La plupart des femmes vivent assez longtemps pour devenir post ménopausées. La technologie moderne et la science de la médecine ont drastiquement amélioré la santé humaine, en particulier dans les pays industrialisés. Par conséquent, l'espérance de vie moyenne des femmes dans les pays développés est augmentée: la durée de vie moyenne de la population féminine s'est accrue pendant le dernier siècle de 40 à 82 ans. L'âge moyen de la femme occidentale au moment de la ménopause est 51 ans, donc les femmes vivent presque 30 ans (un tiers de leur vie) dans la période post ménopausique.
La ménopause n'est pas une maladie, mais elle peut être associée avec un malaise dû aux symptômes comme les bouffées de chaleur et les dérangements pendant le sommeil, une diminution dans la qualité de vie et une augmentation du risques de maladies graves (ostéoporose, maladies cardiovasculaires, cancer du colon, etc.). La ménopause affecte toute femme, et les femmes vivent maintenant plus longtemps que jamais auparavant. Malheureusement, une vie plus longue ne signifie pas une qualité de vie meilleure, donc les décisions prises au moment de la ménopause sont un problème significatif de santé publique: il a été démontré que les coûts associés avec les conséquences de la ménopause vont croître au cours des prochaines années et pourraient être diminués par une meilleure gestion de la santé de la femme.

Il a été reporté que le manque d'information correcte et utile est une des plus gros problèmes pour les femmes qui font face à la transition vers la ménopause et Internet, si utilisé correctement, peut être un médium parfait pour la publication d'information. A présent, les sites au sujet de la santé sont ceux qui totalisent le majeur nombre d'accès et les utilisateurs souvent impriment l'information pour en discuter avec leur médecin de base ou un professionnel. Un grand nombre de sites en ce moment parlent de la ménopause. Ils peuvent être classifiés en trois groupes principaux:

1. sites créés par les industries (pharmaceutique, d'équipement biomédical, …): ces sites offrent normalement une information très concentrée, habituellement en anglais; malheureusement, parfois la limite entre information et publicité n'est pas très clair;
2. sites créés par les associations nationales et internationales: le contenu de ces sites est de très haute qualité, mais malheureusement ils sont seulement en anglais ou en leur langue locale;
3. sites créés par les individus/groupes de médecins/femmes: l'information est donnée dans la langue locale et souvent de basse qualité.

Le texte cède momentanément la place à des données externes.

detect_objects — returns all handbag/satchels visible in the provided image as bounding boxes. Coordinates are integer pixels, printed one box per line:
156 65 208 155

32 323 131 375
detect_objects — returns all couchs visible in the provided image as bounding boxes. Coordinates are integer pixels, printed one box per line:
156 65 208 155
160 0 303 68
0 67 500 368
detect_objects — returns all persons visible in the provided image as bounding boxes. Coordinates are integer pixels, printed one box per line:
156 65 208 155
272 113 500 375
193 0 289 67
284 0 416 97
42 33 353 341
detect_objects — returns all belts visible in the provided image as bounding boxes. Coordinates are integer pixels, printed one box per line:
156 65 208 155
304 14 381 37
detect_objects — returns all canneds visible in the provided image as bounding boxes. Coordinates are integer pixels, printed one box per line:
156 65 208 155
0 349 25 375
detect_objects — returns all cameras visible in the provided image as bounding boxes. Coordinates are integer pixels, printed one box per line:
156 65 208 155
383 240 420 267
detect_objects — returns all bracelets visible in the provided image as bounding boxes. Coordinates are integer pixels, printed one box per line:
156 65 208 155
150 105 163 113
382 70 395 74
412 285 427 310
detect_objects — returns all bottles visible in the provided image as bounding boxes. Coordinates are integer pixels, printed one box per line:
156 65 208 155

Il semblait au consortium WOMAN , qu'il manquait un site indépendant Européen, qui aurait pu offrir un contenu vérifié et de haute qualité dans toutes les langues Européennes, concernant la santé de la femme en général et la ménopause en particulier. Le projet WOMAN, un projet finance par la CE (1998-2000) TAP , a créé ce site (www.womanlab.com) qui maintenant offre une information de qualité aux femmes et aux professionnels en quatre langues Européennes. Cette information doit être améliorée, mise à jour et traduite culturellement dans toutes les langues Européennes au sein du projet WOMAN-II.

Il est aussi connu que les professionnels de la santé demandent une continuité éducative et d'interactions entre différents pourvoyeurs de santé publique travaillant dans le domaine de la santé de la femme (Médecins de base, gynécologues, centres de ménopause).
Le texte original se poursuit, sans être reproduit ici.